Just when you thought it was safe to go back out on the dance floor, a new dance craze – craze being the apposite word – is coming, and it's set to be the new staple at every wedding for the next decade. A slice of Brazilian pop is following in the dodgy footsteps of "The Birdie Song" in the exotic guise of "Ai Se Eu Te Pego", or "Oh If I Catch You", by Michel Teló.
The UK is late to the party, with the track already racking up global sales of 15 million and hitting the top spot in 35 countries. The original video has been viewed more than 420 million times on YouTube, with the dance being replicated by Cristiano Ronaldo and other goal-scoring footballers. Latin America and most of Europe has fallen under the spell of this so-catchy-you-will-be-humming-it-for-weeks ditty.

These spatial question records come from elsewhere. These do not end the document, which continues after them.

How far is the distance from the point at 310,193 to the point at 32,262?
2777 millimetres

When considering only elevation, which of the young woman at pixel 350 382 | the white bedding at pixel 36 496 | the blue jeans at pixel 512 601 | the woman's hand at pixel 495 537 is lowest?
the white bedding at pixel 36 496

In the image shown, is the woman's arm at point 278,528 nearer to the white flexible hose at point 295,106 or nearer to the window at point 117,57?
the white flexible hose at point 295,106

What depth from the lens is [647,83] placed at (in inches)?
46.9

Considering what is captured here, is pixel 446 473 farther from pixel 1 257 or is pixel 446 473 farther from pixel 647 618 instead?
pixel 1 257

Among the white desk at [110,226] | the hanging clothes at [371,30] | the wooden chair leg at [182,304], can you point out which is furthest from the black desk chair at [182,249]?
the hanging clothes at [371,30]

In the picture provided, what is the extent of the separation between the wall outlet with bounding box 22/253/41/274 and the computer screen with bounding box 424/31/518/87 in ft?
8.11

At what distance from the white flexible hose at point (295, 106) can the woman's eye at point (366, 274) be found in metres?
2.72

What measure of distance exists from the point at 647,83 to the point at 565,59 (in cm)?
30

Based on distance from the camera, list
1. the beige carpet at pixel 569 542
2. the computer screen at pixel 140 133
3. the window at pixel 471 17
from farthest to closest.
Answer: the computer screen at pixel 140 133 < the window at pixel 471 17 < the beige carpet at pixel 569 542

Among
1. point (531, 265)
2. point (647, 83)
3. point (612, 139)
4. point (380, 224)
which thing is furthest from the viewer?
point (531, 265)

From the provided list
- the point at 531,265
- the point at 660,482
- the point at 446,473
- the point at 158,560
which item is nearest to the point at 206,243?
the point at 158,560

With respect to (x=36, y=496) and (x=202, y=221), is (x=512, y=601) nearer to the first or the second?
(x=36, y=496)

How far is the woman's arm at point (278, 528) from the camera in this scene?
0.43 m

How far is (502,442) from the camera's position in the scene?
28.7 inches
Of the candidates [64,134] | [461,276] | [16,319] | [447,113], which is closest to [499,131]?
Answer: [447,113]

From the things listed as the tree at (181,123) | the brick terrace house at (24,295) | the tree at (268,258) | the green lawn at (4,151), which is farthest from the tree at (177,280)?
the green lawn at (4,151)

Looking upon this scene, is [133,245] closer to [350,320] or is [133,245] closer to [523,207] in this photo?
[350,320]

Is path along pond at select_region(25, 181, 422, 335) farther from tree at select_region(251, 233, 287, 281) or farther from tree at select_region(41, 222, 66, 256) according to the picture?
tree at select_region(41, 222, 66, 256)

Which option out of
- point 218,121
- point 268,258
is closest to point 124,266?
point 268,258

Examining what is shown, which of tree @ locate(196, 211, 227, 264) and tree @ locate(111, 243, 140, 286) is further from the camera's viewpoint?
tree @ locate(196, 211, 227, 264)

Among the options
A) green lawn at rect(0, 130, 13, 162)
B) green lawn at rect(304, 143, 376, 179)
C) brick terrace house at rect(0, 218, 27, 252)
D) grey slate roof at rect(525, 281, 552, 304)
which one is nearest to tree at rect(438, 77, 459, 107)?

Notice of its potential chart dominance was served when the song hit the top of the commercial chart – which reflects orders from nightclubs and discos - last month, meaning that DJs across Britain already see it as a way to pack the dance floor.
In an attempt to guarantee a debut high in the pop charts and seed the song in clubbers' minds before unleashing it on the public, Sony has pushed back the release a month to 14 October. So would-be fans have plenty of time to perfect the full dance routine illustrated here (see right), while our own Matthew Bell nobly demonstrates it and some other dreadful dance routines that have cast a shadow over our lives.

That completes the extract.